38% of Ugandans used less of mobile money after 0.5% tax imposition – Report reveals
A survey conducted by the United Nations Capital Development Fund (UNCDF) reveals that some 38 percent of Ugandans used less of mobile money platforms after the Ugandan government introduced a 0.5 percent tax on transactions in 2018.
Per data contained in the report produced by the UNCDF following the survey, while some 38 percent of Ugandans used less of mobile money platforms for transactions as a result of the tax, 44 percent 0f Ugandans maintained the same level of use of mobile money with some 17.8 percent of the Ugandans increasing their use of mobile money platforms.
According to the report titled The Impact of Mobile Money Taxation in Uganda, the switch to agent banking or cash was the main reason behind the less use of mobile money by 38 percent of the citizenry.
For citizens who used the same amount of mobile money or more, the main reason was due to the unavailability of better alternatives.

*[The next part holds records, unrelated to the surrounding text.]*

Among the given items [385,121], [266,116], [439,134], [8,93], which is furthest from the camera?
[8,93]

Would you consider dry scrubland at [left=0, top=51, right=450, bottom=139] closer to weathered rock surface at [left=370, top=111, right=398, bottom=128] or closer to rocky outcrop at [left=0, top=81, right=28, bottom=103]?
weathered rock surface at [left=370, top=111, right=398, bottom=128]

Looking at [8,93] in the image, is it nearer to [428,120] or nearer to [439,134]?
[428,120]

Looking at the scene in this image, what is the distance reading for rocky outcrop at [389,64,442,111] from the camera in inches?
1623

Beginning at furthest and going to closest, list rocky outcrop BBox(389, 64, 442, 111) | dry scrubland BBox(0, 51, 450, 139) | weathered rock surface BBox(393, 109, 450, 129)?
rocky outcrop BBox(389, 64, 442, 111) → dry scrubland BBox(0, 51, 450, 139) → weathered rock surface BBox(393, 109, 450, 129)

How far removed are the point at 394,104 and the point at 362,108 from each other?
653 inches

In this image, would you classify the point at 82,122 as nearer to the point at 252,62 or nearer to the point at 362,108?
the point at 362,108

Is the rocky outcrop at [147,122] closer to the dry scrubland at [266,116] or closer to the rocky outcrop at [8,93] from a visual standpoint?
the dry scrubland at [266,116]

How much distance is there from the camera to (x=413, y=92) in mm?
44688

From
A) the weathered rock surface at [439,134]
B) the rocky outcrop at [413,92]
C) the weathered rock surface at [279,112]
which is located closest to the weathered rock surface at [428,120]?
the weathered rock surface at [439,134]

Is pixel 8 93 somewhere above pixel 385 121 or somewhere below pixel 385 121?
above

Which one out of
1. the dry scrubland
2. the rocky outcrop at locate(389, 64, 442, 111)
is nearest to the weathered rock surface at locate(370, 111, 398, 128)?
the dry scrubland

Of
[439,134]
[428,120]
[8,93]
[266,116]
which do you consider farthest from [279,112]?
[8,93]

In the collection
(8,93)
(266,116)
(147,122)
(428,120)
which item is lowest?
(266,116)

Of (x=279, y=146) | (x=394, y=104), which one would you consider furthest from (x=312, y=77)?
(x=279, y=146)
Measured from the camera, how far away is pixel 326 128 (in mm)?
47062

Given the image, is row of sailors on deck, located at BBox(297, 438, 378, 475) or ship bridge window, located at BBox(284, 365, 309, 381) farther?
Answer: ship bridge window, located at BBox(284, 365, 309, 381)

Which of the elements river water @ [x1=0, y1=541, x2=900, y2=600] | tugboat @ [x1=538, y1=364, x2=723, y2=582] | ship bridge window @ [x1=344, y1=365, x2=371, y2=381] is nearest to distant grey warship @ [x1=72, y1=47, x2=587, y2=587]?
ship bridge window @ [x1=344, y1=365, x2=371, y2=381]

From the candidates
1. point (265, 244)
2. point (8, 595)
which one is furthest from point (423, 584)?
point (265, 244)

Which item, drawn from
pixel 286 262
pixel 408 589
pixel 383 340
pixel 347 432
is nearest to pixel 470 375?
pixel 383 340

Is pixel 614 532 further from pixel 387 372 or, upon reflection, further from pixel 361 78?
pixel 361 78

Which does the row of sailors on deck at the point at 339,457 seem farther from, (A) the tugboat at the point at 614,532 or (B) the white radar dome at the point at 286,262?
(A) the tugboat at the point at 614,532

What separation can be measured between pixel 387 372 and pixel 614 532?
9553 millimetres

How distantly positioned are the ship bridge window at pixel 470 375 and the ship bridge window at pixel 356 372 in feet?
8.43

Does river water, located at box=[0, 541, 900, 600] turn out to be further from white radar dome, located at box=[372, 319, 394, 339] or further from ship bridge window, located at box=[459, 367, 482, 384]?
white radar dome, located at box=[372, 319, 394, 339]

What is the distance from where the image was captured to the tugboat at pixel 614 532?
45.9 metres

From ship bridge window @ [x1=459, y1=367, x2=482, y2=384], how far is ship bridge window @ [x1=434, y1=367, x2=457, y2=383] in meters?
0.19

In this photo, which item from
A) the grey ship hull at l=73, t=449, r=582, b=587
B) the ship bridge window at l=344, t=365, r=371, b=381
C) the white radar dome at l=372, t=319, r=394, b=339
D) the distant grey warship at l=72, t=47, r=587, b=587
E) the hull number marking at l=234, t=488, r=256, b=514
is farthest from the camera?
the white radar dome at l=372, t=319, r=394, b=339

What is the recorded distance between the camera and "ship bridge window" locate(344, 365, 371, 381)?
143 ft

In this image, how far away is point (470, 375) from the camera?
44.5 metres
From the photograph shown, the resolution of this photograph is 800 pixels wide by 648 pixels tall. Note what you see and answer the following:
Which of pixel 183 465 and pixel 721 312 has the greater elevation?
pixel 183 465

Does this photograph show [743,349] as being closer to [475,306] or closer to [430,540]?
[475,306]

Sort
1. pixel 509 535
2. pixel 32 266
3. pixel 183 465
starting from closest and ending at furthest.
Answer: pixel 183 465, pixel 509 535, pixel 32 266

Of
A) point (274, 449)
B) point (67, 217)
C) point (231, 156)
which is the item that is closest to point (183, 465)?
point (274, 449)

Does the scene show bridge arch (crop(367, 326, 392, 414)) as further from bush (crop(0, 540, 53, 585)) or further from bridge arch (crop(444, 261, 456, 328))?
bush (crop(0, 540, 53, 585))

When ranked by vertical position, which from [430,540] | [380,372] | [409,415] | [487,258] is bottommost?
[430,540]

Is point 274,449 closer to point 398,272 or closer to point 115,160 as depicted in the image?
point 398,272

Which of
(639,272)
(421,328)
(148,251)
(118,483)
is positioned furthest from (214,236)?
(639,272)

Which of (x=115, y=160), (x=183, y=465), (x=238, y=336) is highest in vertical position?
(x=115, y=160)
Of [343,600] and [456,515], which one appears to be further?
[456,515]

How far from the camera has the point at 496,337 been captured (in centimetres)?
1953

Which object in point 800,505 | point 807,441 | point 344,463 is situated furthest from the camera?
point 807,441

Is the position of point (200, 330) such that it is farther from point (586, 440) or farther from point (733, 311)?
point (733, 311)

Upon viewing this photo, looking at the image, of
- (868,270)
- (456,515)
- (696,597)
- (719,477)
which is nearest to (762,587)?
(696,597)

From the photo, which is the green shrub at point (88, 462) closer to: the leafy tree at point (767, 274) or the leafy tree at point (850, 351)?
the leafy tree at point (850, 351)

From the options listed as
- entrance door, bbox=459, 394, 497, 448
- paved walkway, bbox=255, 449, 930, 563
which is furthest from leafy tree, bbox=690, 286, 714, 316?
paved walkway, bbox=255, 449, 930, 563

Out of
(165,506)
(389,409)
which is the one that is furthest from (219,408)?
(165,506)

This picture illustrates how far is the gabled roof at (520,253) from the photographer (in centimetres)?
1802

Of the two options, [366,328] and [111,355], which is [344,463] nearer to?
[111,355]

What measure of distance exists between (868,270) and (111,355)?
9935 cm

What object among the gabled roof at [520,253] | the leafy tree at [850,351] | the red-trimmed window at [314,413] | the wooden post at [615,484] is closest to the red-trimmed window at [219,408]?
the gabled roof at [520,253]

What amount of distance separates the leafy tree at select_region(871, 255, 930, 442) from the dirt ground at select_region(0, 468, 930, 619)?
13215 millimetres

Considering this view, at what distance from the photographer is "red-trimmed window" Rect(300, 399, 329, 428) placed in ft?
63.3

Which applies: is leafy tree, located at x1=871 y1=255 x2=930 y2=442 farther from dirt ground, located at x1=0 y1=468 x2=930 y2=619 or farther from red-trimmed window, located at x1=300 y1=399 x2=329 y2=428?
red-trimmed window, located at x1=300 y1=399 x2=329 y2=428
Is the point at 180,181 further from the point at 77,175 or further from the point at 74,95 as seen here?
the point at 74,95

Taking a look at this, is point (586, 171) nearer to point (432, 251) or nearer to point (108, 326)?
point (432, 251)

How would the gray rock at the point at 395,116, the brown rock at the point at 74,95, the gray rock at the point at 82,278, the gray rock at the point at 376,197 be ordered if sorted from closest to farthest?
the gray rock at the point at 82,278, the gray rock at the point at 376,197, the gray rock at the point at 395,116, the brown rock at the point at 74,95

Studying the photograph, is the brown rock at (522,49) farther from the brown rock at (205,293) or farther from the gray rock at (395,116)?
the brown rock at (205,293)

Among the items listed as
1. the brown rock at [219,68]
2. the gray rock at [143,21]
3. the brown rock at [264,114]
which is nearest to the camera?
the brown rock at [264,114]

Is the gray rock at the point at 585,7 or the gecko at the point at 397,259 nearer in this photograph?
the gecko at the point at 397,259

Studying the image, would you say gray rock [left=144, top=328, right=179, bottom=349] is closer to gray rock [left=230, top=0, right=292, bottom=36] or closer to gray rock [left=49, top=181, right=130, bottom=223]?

“The central theme emerging amongst those who claimed they use Mobile Money more or the same amount as before was that they had no alternatives. One respondent, for example, said moving away from Mobile Money is not possible for her: “We can’t move away from it because we don’t have banks here and it’s what people use to pay.
“Meanwhile, the main theme among respondents who claimed they use Mobile Money less as a result of the tax (38 percent) is that they switched to alternatives such as agent banking or cash. Some respondents switched back to cash, explaining that “the tax is so high that sometimes I have to get a boda-boda (motorcycle taxi) to deliver the cash physically.” Another respondent said they “…switched to the bank system because of the expensive tax. Withdrawals there are cheaper than MM withdrawals,” noted the report.
The report further notes that there was a drastic decrease in average transaction value f mobile money after the tax was introduced – from around UGX 54,000 [$15] in Q2 2018 to just under UGX 29,000 [$8] in Q4, a decrease of over 50 percent.
The total value of mobile money transactions in Uganda peaked at UGX 6.9 trillion [$1.9 bn] in 2018 and dropped by around UGX 1 trillion [$280m] in the months following the tax.
Meanwhile, according to the report, the number of registered mobile money accounts rose to 31.3 million by the end of June 2021 from 30.5 million at the end of March 2021, from a base of 552,047 registered mobile money accounts in 2009.
The value of annual transactions has grown from approximately $37.3 million in 2009 to $18.7 billion in 2020, with customer balances also increasing from approximately $1 million in 2009 to $144.2 million in 2020.
The immediate fall in the value of mobile money transactions on the back of the implementation of the tax but thereafter a rise in the value of transactions years later affirms Tesah Capital’s assertion of the value of electronic transactions returning to pre-tax levels and continuing to grow in the long term.
Lessons for Ghana
With the introduction of the E-Levy, Ghana is likely to experience a decline in the value of mobile money transactions as was the case of Uganda.
Currently, the value of mobile money transactions is estimated at GHS 500 billion and projected to hit a total of GHS 1 trillion in 2022.
The value of mobile money transactions as measured by the mobile money interoperability platform implemented by government, increased from GHS 35 billion in 2015 to GHS 570 billion in 2020.
Several economic analysts are of the view that the E-levy is retrogressive to the development of the country’s financial sector.
Though the government believes it is a way to raise enough revenue to close the large fiscal gap, critics of the levy are of the view that it is a lazy approach by the government in raising revenue.
Experts are of the view that the new levy will promote informality and the cash economy as well as derail ultimately its digitization efforts and financial incusing agenda.
The introduction of 1.75% E-levy by government is to provide the means to tax the informal sector and to help widen the tax net.
It is expected to increase the revenue generation capacity of the country with government projected to earn around GHS 6.9 billion in revenue from the levy in its first year of implementation.